Bowling hopes to take game theory and apply it to creating artificial intelligence algorithms for real-life decision making in areas like national security. It could be applied to setting up patrols and checkpoints at airports or on public transit to catch fare evaders.
"You want to build something that essentially has no hole. That can't be beaten.… That same kind of game theoretic reasoning is what we have to do in poker."
He's already been working with a team studying whether artificial intelligence can adjust how much insulin people with chronic diabetes should take.
4,000 CPUs required
None of this is a quick process, and creating the new algorithm to crack the game took a long time.
The game has an "enormous scale" with billions — or 10,000 billion to be more exact — decisions a player might have to make, Bowling says. The scientists required four petabytes, or 4,000 terabytes, of disc space to write down a strategy.
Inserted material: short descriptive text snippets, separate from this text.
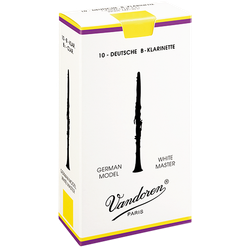 VANDOREN Bb clarinet 'White Master Traditional'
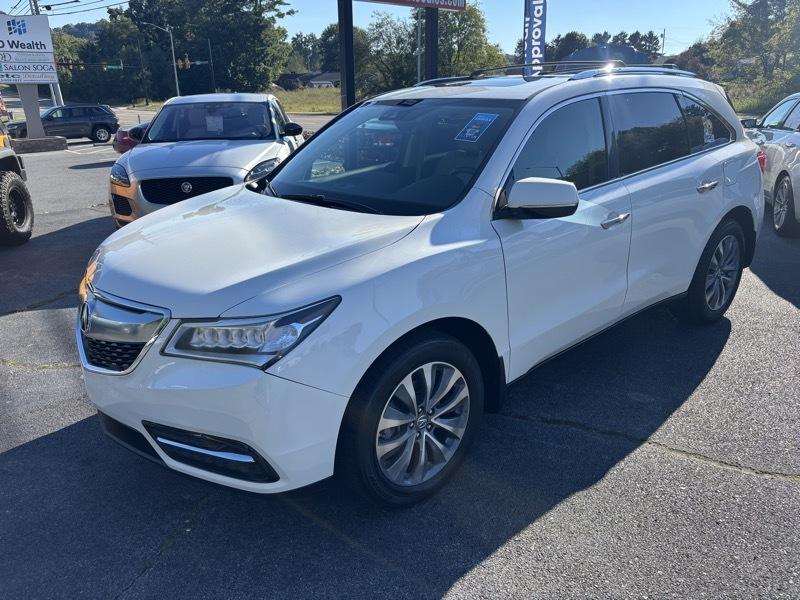 Acura MDX SH-AWD 9-Spd AT w/Tech Package 2016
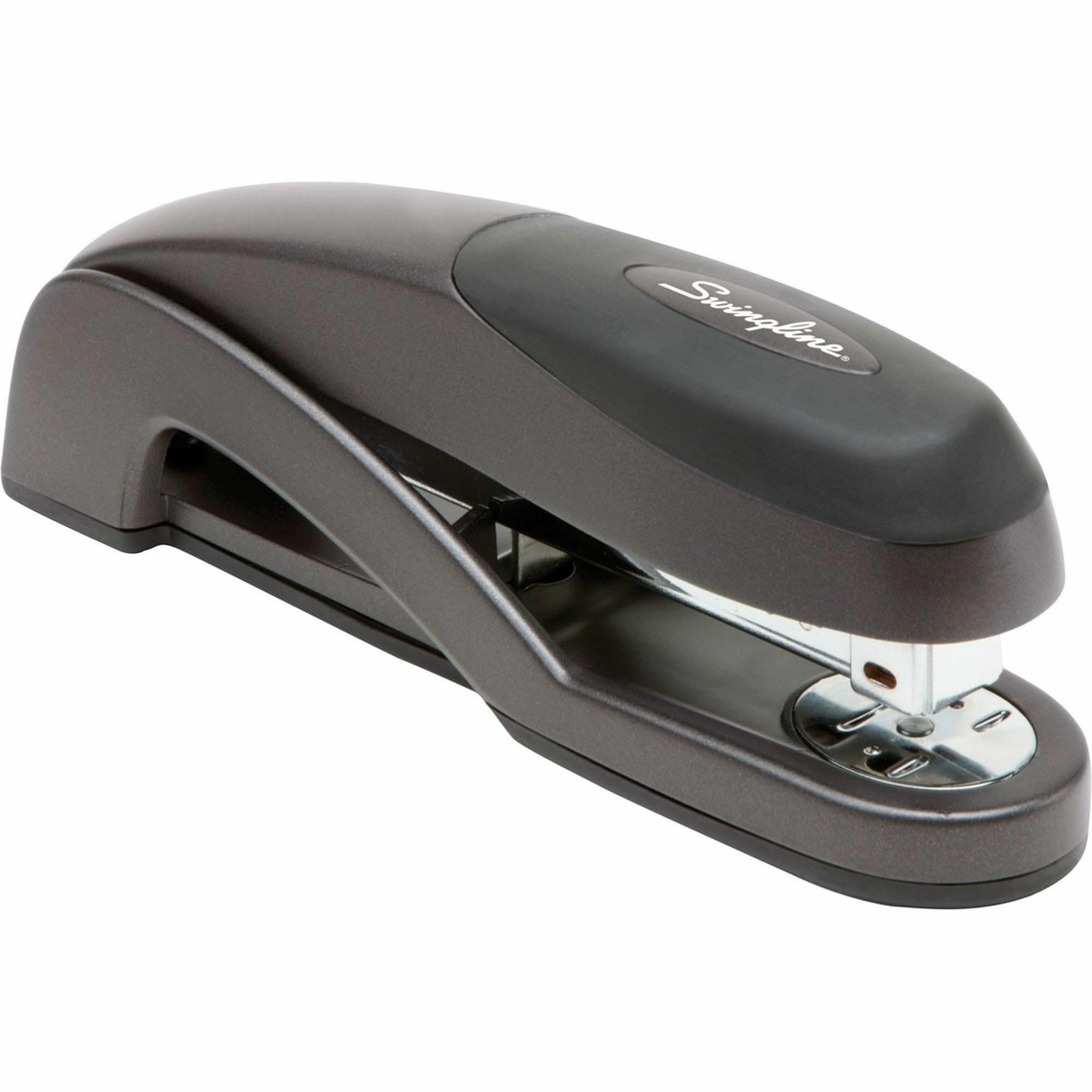 Swingline Optima Black Desk Stapler (S7087800) - Heavy Duty Stapler for Office, School & Home Use | Perfect for Paperwork, Reports & Documents
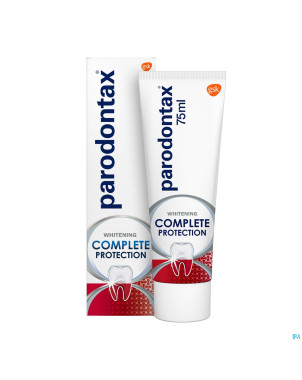 Parodontax dentifrice complete protect. white 75ml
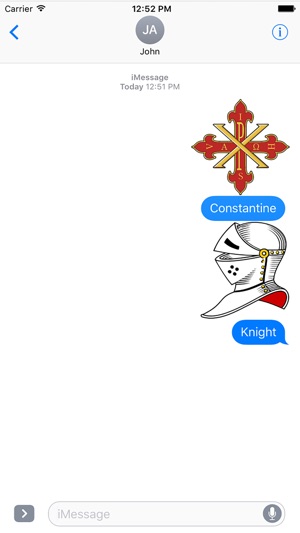 Knighthood Stickers(圖3)-速報App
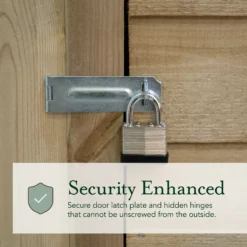 Forest Garden 4x3 Apex Pressure Treated Overlap Wooden Shed With Floor (Base Included) -Garden Care Shop forest garden 4x3 apex pressure treated overlap wooden shed with floor base included 5013053192801 06t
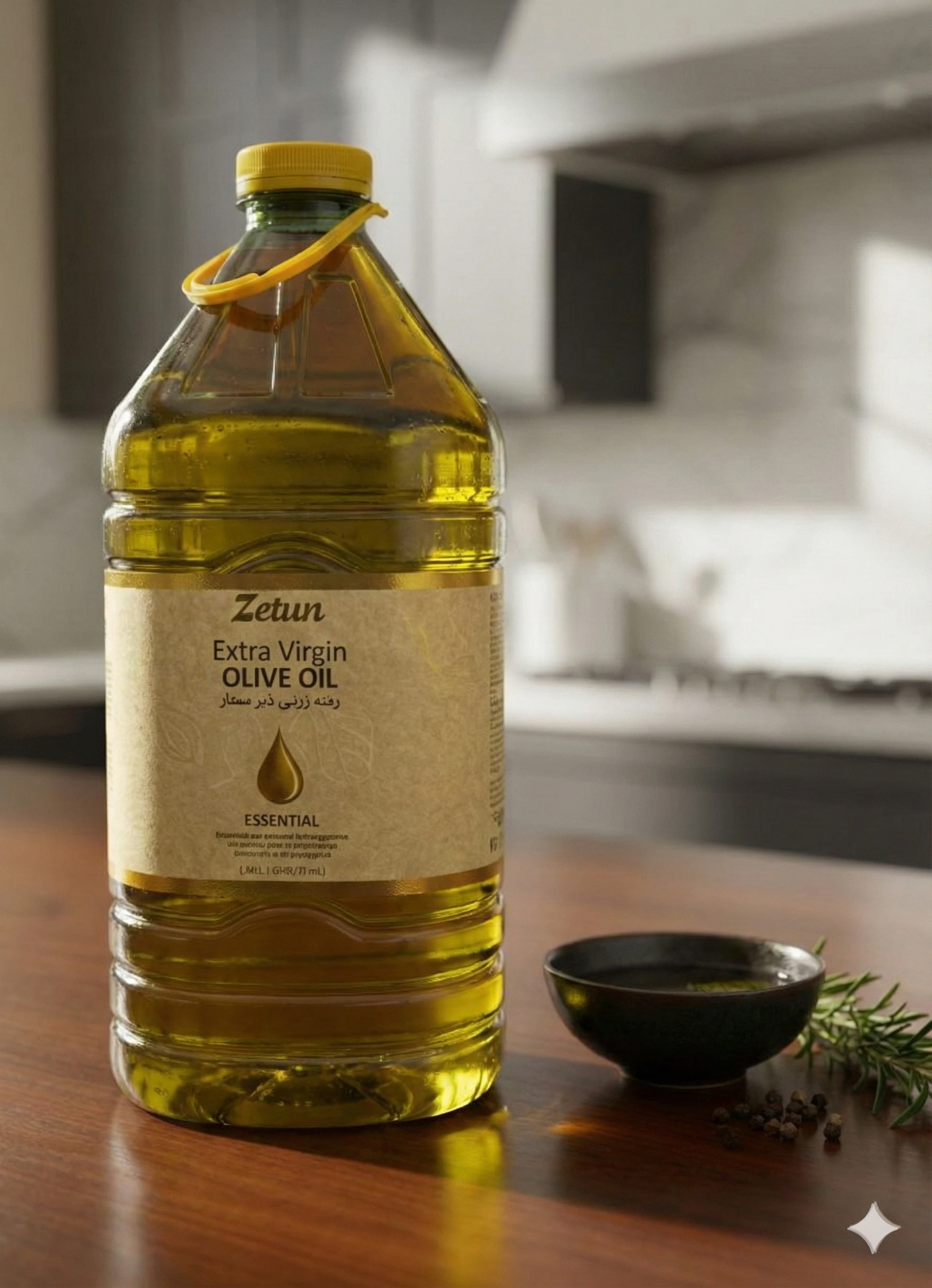 Tunisian Extra Virgin Olive Oil – 5L Can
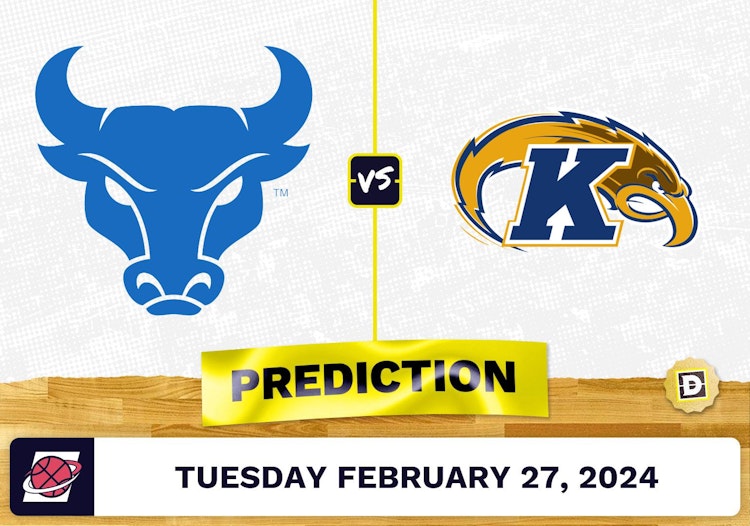 Buffalo vs. Kent State Prediction, Odds, College Basketball Picks [2/27/2024]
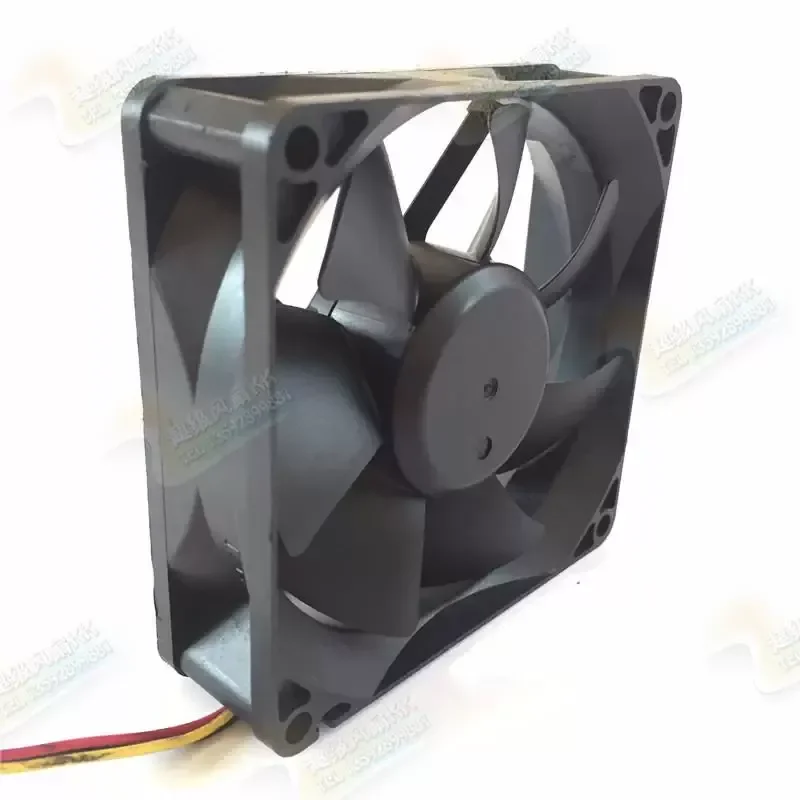 Original NIDEC D08K-24TU 13B AX 8025 24V 0.13A 8CM Cooling Fan for Electronics Enclosures Industrial Equipment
The algorithm started without knowing how to play the game. It then played hand after hand against itself, updating its strategy every time.
That process called for "a massive amount of computational power." The scientists set up 4,000 central processing units (CPUs) to play these hands. The computers took two months to play out all the possibilities.
"In the end, it actually played more hands of poker than probably all of humanity has ever played the game," says Bowling.
A single CPU would have needed 1,000 years to do the same computation.
Next, the computer poker community is focusing on the no-limit version of the game, Bowling says, but its complexity is "dramatically larger."
He doesn't believe no-limit poker can be essentially solved and thinks the next benchmark will be to see if technology can beat the best no-limit poker players instead.
Watson won against humans on Jeopardy, and Deep Blue reigned over Garry Kasparov in chess. It may only be a matter of time before artificial intelligence wins at the poker table too.